▼▼▼

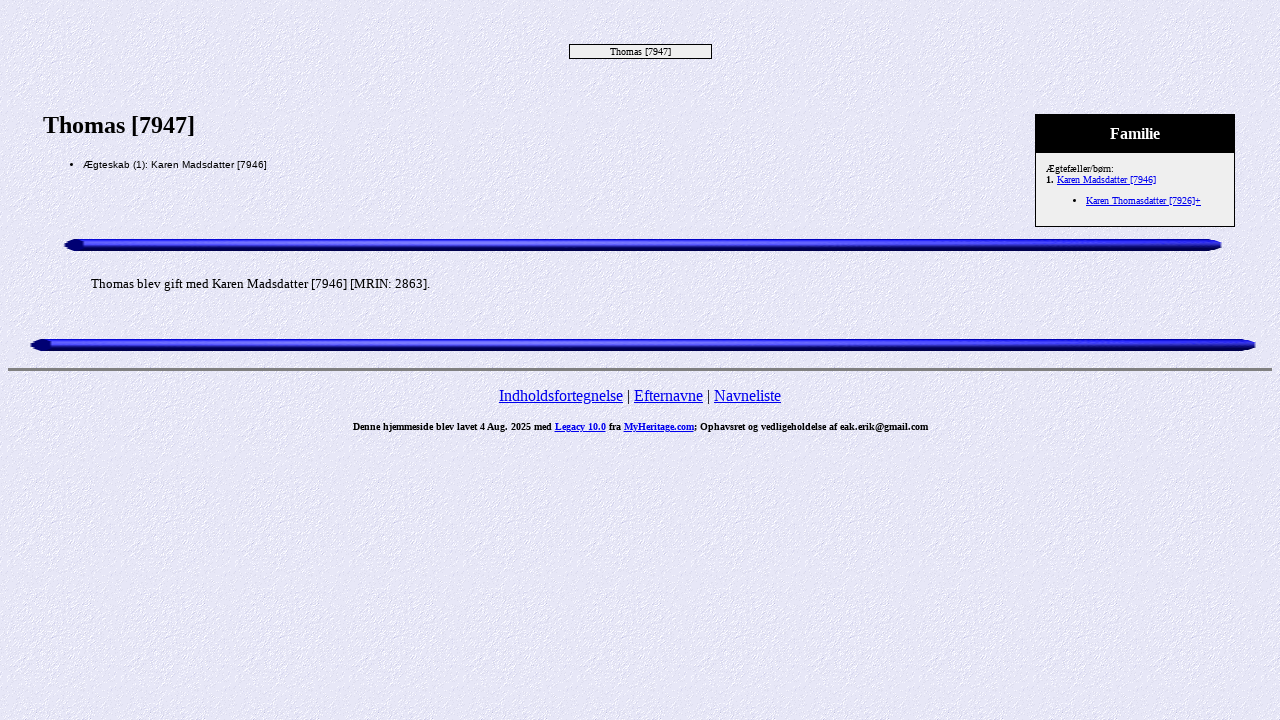

--- FILE ---
content_type: text/html
request_url: http://eak-anetavle.dk/7947.htm
body_size: 1153
content:
<!DOCTYPE HTML PUBLIC "-//W3C//DTD HTML 4.01 Transitional//EN">
<html>
<head>
<meta http-equiv="Content-Type" content="text/html; charset=windows-1252" />
<meta name="DESCRIPTION" content="Thomas [7947]">
<meta name="KEYWORDS" content="Genealogi, Aner, Familie, Legacy Family Tree">
<meta name="GENERATOR" content="Lavet ved hjælp af Legacy 10.0, https://LegacyFamilyTree.com">
<title>Erik Aagaard Knudsen og Kirsten Elise Thomsen anetavle Thomas [7947]</title>
</head>

<body BGCOLOR="#FFFFFF" bgproperties=fixed  background="niceblue.gif">
<div align=center>
<table width="580" height="10" align=center valign=top border="0">
<tr>
<td></td>
</tr>
<tr>
<table>
<tr>
<td></td>
</tr>
</table>
</tr>
<tr>
<td width="580" height="10" align=center valign=top><table border="0">
<tr>
<td width="290" height="10"><table>
<tr>
<td width="290" height="10"><table>
<tr>
<td width="139">
</tr>
</table>
</td>
</tr>
</table>
</td>
<td width="290" height="10"><table>
<tr>
<td width="290" height="10"><table>
<tr>
<td width="139">
</tr>
</table>
</td>
</tr>
</table>
</td>
</tr>
</table>
</td>
</tr>
<tr>
<td width="590" height="10" align=center valign=top><table cellSpacing=1 cellPadding=1 bgColor="black">
<tr>
<td width="139" bgcolor="#EFEFEF" align=center valign=top><font size="1">Thomas [7947]
<br>
</font></td>
</tr>
</table>
</td>
</tr>
</table>
<p>&nbsp;</p>
<table align=center width="95%">
<tr>
<td><table cellpadding="1" cellspacing="1" align=right>
<tr>
<td><table width="200" cellspacing="0" bgColor="black" cellpadding=1>
<tr>
<td><table width="100%" cellspacing="0" cellpadding="10">
<tr>
<td align=center bgcolor="#000000"><font color="#FFFFFF" size="3"
face=Arial,Helvetica, Sans Serif><b>
Familie
</b></font></td>
</tr>
<tr>
<td bgcolor="#EFEFEF"><font size="1">
<p>Ægtefæller/børn:
<br>
<strong>1. </strong><a href="./7946.htm">Karen Madsdatter [7946]</a>
<br>
<ul>
<li><a href="./7926.htm">Karen Thomasdatter [7926]+</a></li>
</ul>
</font>
</td>
</tr>
</table>
</td>
</tr>
</table>
</td>
</tr>
</table>
<p><h2>Thomas [7947]</h2><font face=Arial,Helvetica size=-2><ul>
<li>Ægteskab (1): Karen Madsdatter [7946] </li>
</ul></font>
<br clear=right>
<img src="line03.gif" align=middle width="100%" height="31" border="0" alt=Billede>
<p style="margin-left:0.5in"><font SIZE="-1">Thomas blev gift med Karen Madsdatter [7946] [MRIN: 2863]. </font></p>
<br clear=right>
</td>
</tr>
</table>
</div>
<img src="line03.gif" align=middle width="100%" height="31" border="0" alt=Billede>
<br clear=right>
<div align=center>
<hr size=3 noshade>
<p><a href="./index.htm">Indholdsfortegnelse</a> | <a href="efternavne.htm">Efternavne</a> | <a href="./navne.htm">Navneliste</a></p>
<p><font size="1"><b>Denne hjemmeside blev lavet 4 Aug. 2025 med <a HREF="https://LegacyFamilyTree.com">Legacy 10.0</a> fra <a HREF="https://www.myheritage.com/">MyHeritage.com</a>; Ophavsret og vedligeholdelse af eak.erik@gmail.com</font></b></p>
</div>
</body>
</html>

▲▲▲

# EXERCISE
Drop the images and copy all the data exactly.

# REPLY TO THE TASK
--- FILE ---
content_type: text/html
request_url: http://eak-anetavle.dk/7947.htm
body_size: 1153
content:
<!DOCTYPE HTML PUBLIC "-//W3C//DTD HTML 4.01 Transitional//EN">
<html>
<head>
<meta http-equiv="Content-Type" content="text/html; charset=windows-1252" />
<meta name="DESCRIPTION" content="Thomas [7947]">
<meta name="KEYWORDS" content="Genealogi, Aner, Familie, Legacy Family Tree">
<meta name="GENERATOR" content="Lavet ved hjælp af Legacy 10.0, https://LegacyFamilyTree.com">
<title>Erik Aagaard Knudsen og Kirsten Elise Thomsen anetavle Thomas [7947]</title>
</head>

<body BGCOLOR="#FFFFFF" bgproperties=fixed  background="niceblue.gif">
<div align=center>
<table width="580" height="10" align=center valign=top border="0">
<tr>
<td></td>
</tr>
<tr>
<table>
<tr>
<td></td>
</tr>
</table>
</tr>
<tr>
<td width="580" height="10" align=center valign=top><table border="0">
<tr>
<td width="290" height="10"><table>
<tr>
<td width="290" height="10"><table>
<tr>
<td width="139">
</tr>
</table>
</td>
</tr>
</table>
</td>
<td width="290" height="10"><table>
<tr>
<td width="290" height="10"><table>
<tr>
<td width="139">
</tr>
</table>
</td>
</tr>
</table>
</td>
</tr>
</table>
</td>
</tr>
<tr>
<td width="590" height="10" align=center valign=top><table cellSpacing=1 cellPadding=1 bgColor="black">
<tr>
<td width="139" bgcolor="#EFEFEF" align=center valign=top><font size="1">Thomas [7947]
<br>
</font></td>
</tr>
</table>
</td>
</tr>
</table>
<p>&nbsp;</p>
<table align=center width="95%">
<tr>
<td><table cellpadding="1" cellspacing="1" align=right>
<tr>
<td><table width="200" cellspacing="0" bgColor="black" cellpadding=1>
<tr>
<td><table width="100%" cellspacing="0" cellpadding="10">
<tr>
<td align=center bgcolor="#000000"><font color="#FFFFFF" size="3"
face=Arial,Helvetica, Sans Serif><b>
Familie
</b></font></td>
</tr>
<tr>
<td bgcolor="#EFEFEF"><font size="1">
<p>Ægtefæller/børn:
<br>
<strong>1. </strong><a href="./7946.htm">Karen Madsdatter [7946]</a>
<br>
<ul>
<li><a href="./7926.htm">Karen Thomasdatter [7926]+</a></li>
</ul>
</font>
</td>
</tr>
</table>
</td>
</tr>
</table>
</td>
</tr>
</table>
<p><h2>Thomas [7947]</h2><font face=Arial,Helvetica size=-2><ul>
<li>Ægteskab (1): Karen Madsdatter [7946] </li>
</ul></font>
<br clear=right>
<img src="line03.gif" align=middle width="100%" height="31" border="0" alt=Billede>
<p style="margin-left:0.5in"><font SIZE="-1">Thomas blev gift med Karen Madsdatter [7946] [MRIN: 2863]. </font></p>
<br clear=right>
</td>
</tr>
</table>
</div>
<img src="line03.gif" align=middle width="100%" height="31" border="0" alt=Billede>
<br clear=right>
<div align=center>
<hr size=3 noshade>
<p><a href="./index.htm">Indholdsfortegnelse</a> | <a href="efternavne.htm">Efternavne</a> | <a href="./navne.htm">Navneliste</a></p>
<p><font size="1"><b>Denne hjemmeside blev lavet 4 Aug. 2025 med <a HREF="https://LegacyFamilyTree.com">Legacy 10.0</a> fra <a HREF="https://www.myheritage.com/">MyHeritage.com</a>; Ophavsret og vedligeholdelse af eak.erik@gmail.com</font></b></p>
</div>
</body>
</html>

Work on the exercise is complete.